Most relevant to this study, is a report by Soleimani and Alborzi who proposed that high fructose intake changes renal transport activity increasing sodium and chloride reabsorption in the proximal tubule 26. These authors presented a model involving fructose-induced increase in activity of the membrane transporters Glut5 which transports fructose, the sodium-hydrogen exchanger NHE3, which transports sodium, and the putative anion transporter 1 (PAT1) which transports chloride. This model could explain how high dietary fructose increases salt retention and induces hypertension. Further research is required to confirm this mechanism.

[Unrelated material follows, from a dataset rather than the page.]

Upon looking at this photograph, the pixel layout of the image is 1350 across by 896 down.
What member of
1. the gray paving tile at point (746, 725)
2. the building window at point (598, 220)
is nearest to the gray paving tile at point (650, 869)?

Our study showed that both male and female mice retained sodium during the HSHF consumption and females probably retained more than males as shown in figures 2 & 3. This might explain the loss of protection against the HSHF-induced increase in SBP in female mice. The expression data in Table 1 shows higher expression of renal transporters in the distal nephron of female kidneys. Female kidneys expressed higher relative expression of key sodium transporters including NKCC, NCC, NHE3, and ENaC than male kidneys. This now appears to be a consistent finding with other studies we have conducted and is consistent with other research into the sexual dimorphism of renal transporters 27 28. This could also explain the high SBP during the recovery period in female mice compared to male mice.

Future studies looking at the role of estrogen are being planned to determine if its presence increases sodium transport within the kidney. The study will repeat these experimental procedures in ovariectomized mice with and without estrogen supplementation. If estrogen is responsible for higher expression, the estrogen-supplemented mice should show higher expression of sodium transporters and different blood pressure profile than the placebo-treated mice.


HSHF consumption increased SBP in male and female mice. SBP decreased in male mice but not in female mice during the recovery period. We conclude that female mice are not protected from HSHF-induced increase in blood pressure. Both male and female mice retained sodium during the HSHF consumption period. Female mice had higher expression of some key renal sodium transporters, and this could be responsible for higher sodium retention and subsequent higher SBP in the recovery period. This study challenges the current position that females possess protective mechanisms against dietary-induced increases in blood pressure.